The Various Kinds of IO - Blocking, Non-blocking, Multiplexed and Async.

I’ve found it was particularly hard to demystify the various kinds of IO that are now offered to software programmers. There is a lot of confusion out there about what are the differences between blocking, non-blocking, multiplexed and async IO. So I thought I’d give a shot at clarifying what each of these kind of IO entails.

In Hardware

On modern operating systems, IO, for input/output, is a way for data to be exchanged with peripherals. This includes reading or writing to disk, or SSD, sending or receiving data over the network, displaying data to the monitor, receiving keyboard and mouse input, etc.

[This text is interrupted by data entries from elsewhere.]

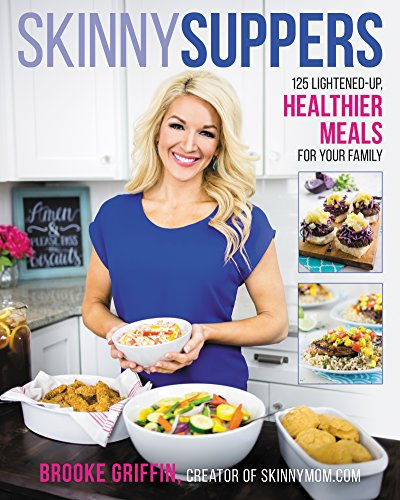 Skinny Suppers: 125 Lightened-Up, Healthier Meals for Your Family cover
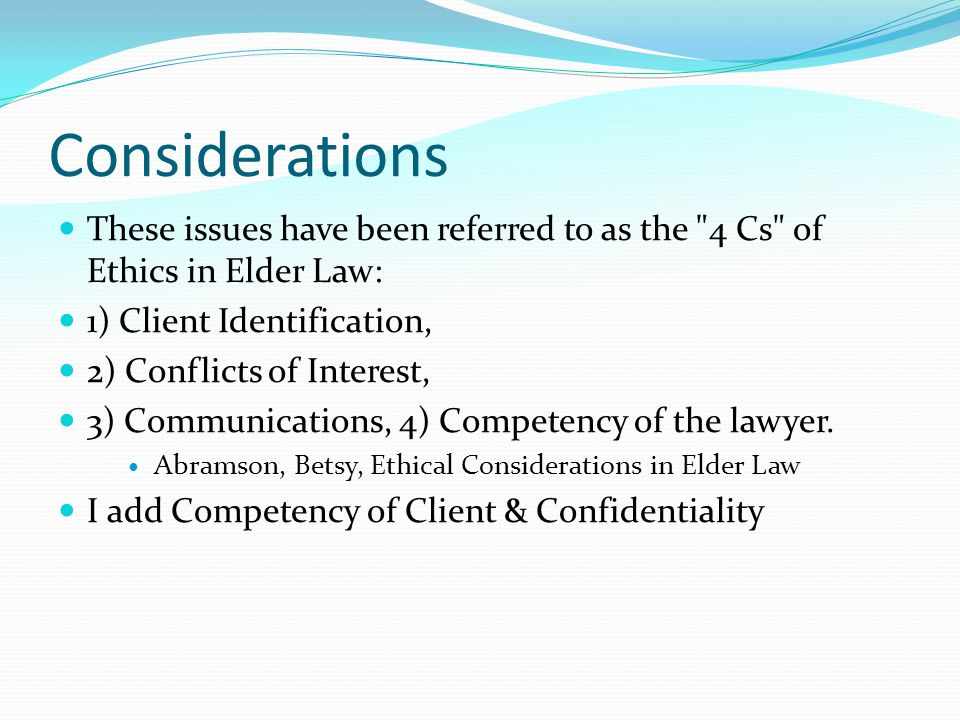 Considerations These issues have been referred to as the 4 Cs of Ethics in Elder Law: 1) Client Identification,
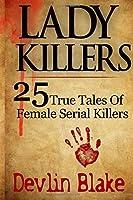 Lady Killers: 25 True Tales of Female Killers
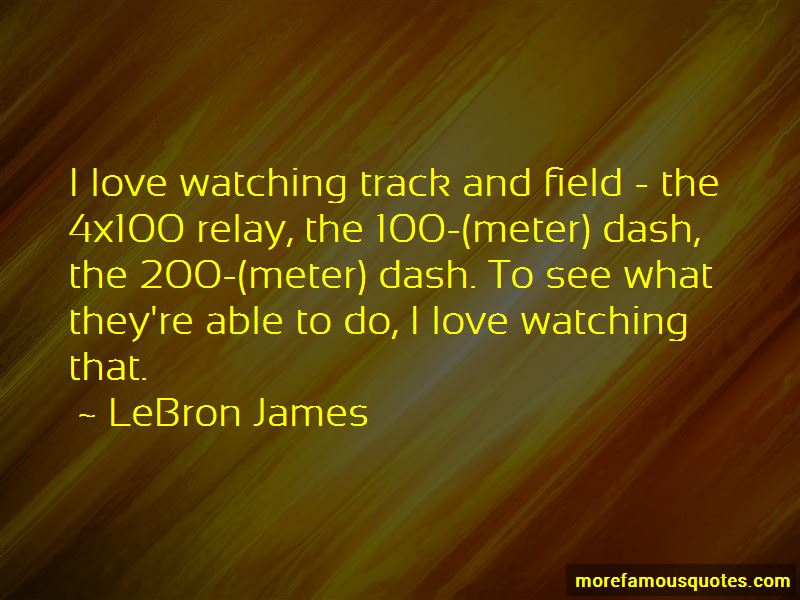 Quotes About 4x100 Relay
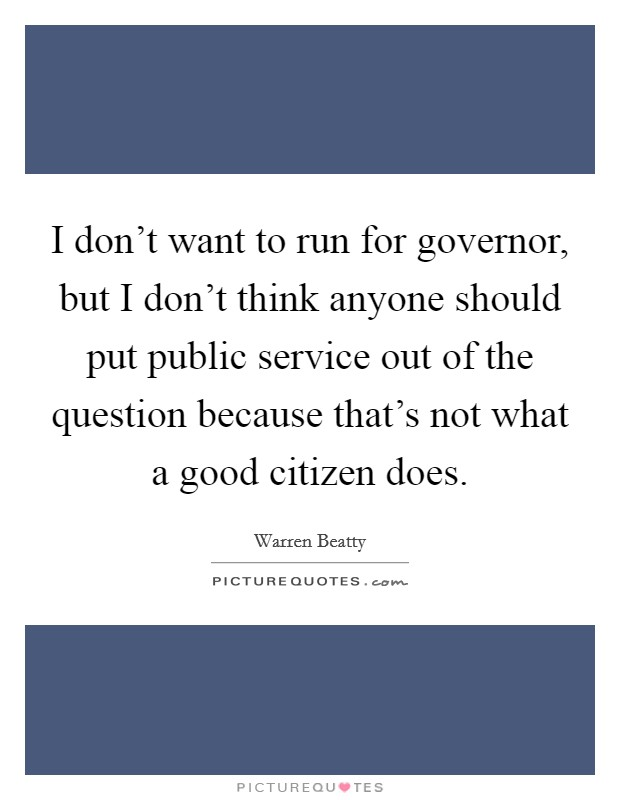 I don't want to run for governor, but I don't think anyone should put public service out of the question because that's not what a good citizen does. Picture Quote #1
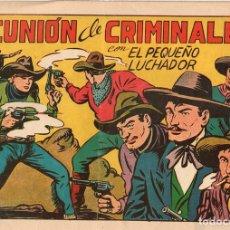 Giornalini: EL PEQUEÑO LUCHADOR. REUNIÓN DE CRIMINALES. Nº 114. EDITORIAL VALENCIANA. ORIGINAL. Lote 110879435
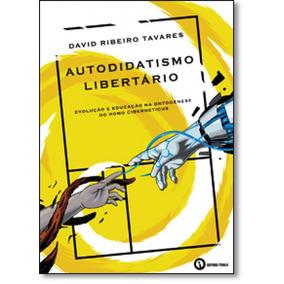Autodidatismo Libertário: Evolução E Educação Na Ontog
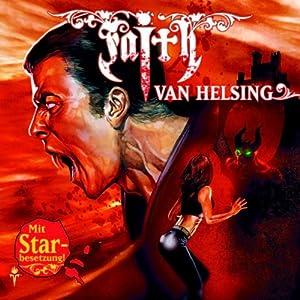 König der Nacht (Faith van Helsing 18) Hörspiel
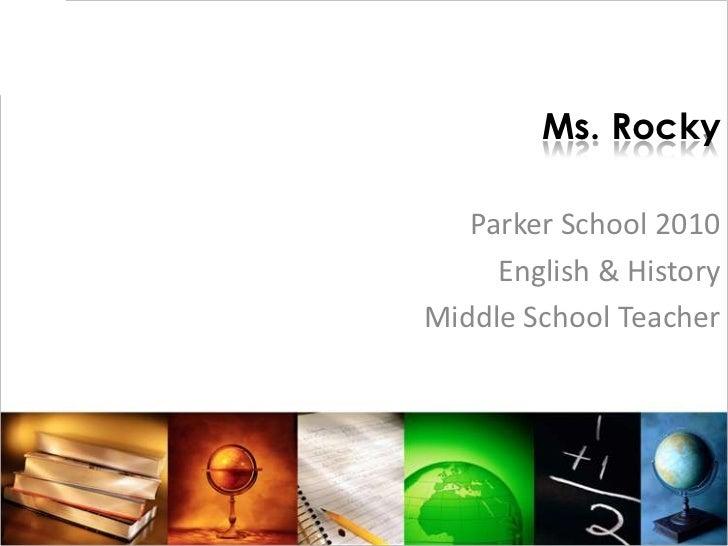 Ms. Rocky<br />Parker School 2010 <br />English & History <br />Middle School Teacher <br />
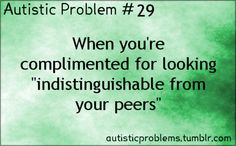 """Autistic Problems Number 29: When you're complemented for looking """"indistinguishable from your peers"""" UGH!"""
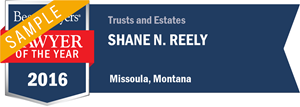 Shane N. Reely has earned a Lawyer of the Year award for 2016!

The ways in which modern operating systems communicate with peripherals depends on the specific type of peripherals and their firmware and hardware capabilities. In general, you can assume that the peripherals are quite advanced, and they can handle multiple concurrent requests to write or read data. That is, gone are the days of serial communication. In that sense, all communications between the CPU and peripherals is therefore asynchronous at a hardware level.

This asynchronous mechanism is called hardware interrupt. Think of the simple case, where the CPU would ask the peripheral to read something, and it would then go in an infinite loop, where each time it would check with the peripheral if the data is now available for it to consume, looping until the peripheral gives it the data. This method is known as polling, since the CPU needs to keep checking on the peripheral. On modern hardware, what happens instead is that the CPU asks the peripheral to perform an action, and then forgets about it, continuing to process other CPU instructions. Once the peripheral is done, it will signal the CPU through a circuit interrupt. This happens in hardware, and makes it so the CPU never waits or checks on the peripheral, thus freeing it to perform other work, until the peripheral itself says it’s done.

In Software

So now that we have an understanding of what happens in hardware, we can move on to the software side. This is where the IO is exposed in various kinds, such as blocking, non-blocking, multiplexed and async. Lets go over them one by one.

Blocking

Remember how a user program runs inside a process, and code is executed within the context of a thread? This is always the case, and thus say you are writing a program that needs to read from a file. With blocking IO, what you do is ask the operating system, from your thread, to put your thread to sleep, and wake it up only once the data from the file is available to be consumed by your thread.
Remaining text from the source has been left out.